+++ RECORDS SHOWN +++
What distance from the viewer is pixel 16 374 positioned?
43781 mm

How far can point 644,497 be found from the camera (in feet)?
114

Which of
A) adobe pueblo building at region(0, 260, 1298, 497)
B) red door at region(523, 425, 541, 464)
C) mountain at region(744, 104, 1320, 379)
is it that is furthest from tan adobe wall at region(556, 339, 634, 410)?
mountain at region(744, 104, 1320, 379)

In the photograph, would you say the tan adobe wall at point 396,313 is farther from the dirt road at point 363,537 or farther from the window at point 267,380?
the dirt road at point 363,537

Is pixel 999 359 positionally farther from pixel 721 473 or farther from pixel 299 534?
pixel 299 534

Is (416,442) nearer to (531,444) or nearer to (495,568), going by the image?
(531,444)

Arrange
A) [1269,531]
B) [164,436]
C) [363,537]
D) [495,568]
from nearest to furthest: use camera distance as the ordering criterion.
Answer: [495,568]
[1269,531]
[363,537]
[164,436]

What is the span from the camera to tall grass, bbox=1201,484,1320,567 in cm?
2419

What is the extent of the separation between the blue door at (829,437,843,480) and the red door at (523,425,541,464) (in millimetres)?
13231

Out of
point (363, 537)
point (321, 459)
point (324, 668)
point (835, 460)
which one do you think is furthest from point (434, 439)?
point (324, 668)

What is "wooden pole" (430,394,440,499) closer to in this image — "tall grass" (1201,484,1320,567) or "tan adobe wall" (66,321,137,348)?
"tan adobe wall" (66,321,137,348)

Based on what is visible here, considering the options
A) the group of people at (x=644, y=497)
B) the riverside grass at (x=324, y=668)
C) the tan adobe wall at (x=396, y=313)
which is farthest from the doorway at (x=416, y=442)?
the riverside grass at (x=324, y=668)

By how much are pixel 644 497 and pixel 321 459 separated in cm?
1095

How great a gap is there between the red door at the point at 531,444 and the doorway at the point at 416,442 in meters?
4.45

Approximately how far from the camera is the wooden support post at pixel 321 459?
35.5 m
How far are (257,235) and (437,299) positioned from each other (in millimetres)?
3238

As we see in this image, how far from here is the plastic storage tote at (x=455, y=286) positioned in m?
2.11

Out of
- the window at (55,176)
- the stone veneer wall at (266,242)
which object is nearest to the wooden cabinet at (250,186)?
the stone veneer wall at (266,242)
+++
WHAT YOU WILL DO - Please print the rows above without any change, from the line that contains "Is pixel 999" through the end of the rows, both ends included.

THE REPLY -
Is pixel 999 359 positionally farther from pixel 721 473 or farther from pixel 299 534?
pixel 299 534

Is (416,442) nearer to (531,444) or nearer to (495,568), going by the image?
(531,444)

Arrange
A) [1269,531]
B) [164,436]
C) [363,537]
D) [495,568]
from nearest to furthest: use camera distance as the ordering criterion.
Answer: [495,568]
[1269,531]
[363,537]
[164,436]

What is the span from the camera to tall grass, bbox=1201,484,1320,567 in cm?
2419

What is the extent of the separation between the blue door at (829,437,843,480) and the red door at (523,425,541,464) (in millimetres)?
13231

Out of
point (363, 537)
point (321, 459)
point (324, 668)
point (835, 460)
which one do you think is furthest from point (434, 439)?
point (324, 668)

What is "wooden pole" (430,394,440,499) closer to in this image — "tall grass" (1201,484,1320,567) or "tan adobe wall" (66,321,137,348)?
"tan adobe wall" (66,321,137,348)

Based on what is visible here, considering the options
A) the group of people at (x=644, y=497)
B) the riverside grass at (x=324, y=668)
C) the tan adobe wall at (x=396, y=313)
which is farthest from the doorway at (x=416, y=442)?
the riverside grass at (x=324, y=668)

By how much are pixel 644 497 and pixel 321 459 separated in cm?
1095

How great a gap is there between the red door at the point at 531,444 and the doorway at the point at 416,442 in meters?
4.45

Approximately how far from the camera is the wooden support post at pixel 321 459?
35.5 m
How far are (257,235) and (437,299) positioned from each other (in millimetres)?
3238

As we see in this image, how far from here is the plastic storage tote at (x=455, y=286) positioned in m?
2.11

Out of
- the window at (55,176)
- the stone veneer wall at (266,242)
which object is nearest to the wooden cabinet at (250,186)?
the stone veneer wall at (266,242)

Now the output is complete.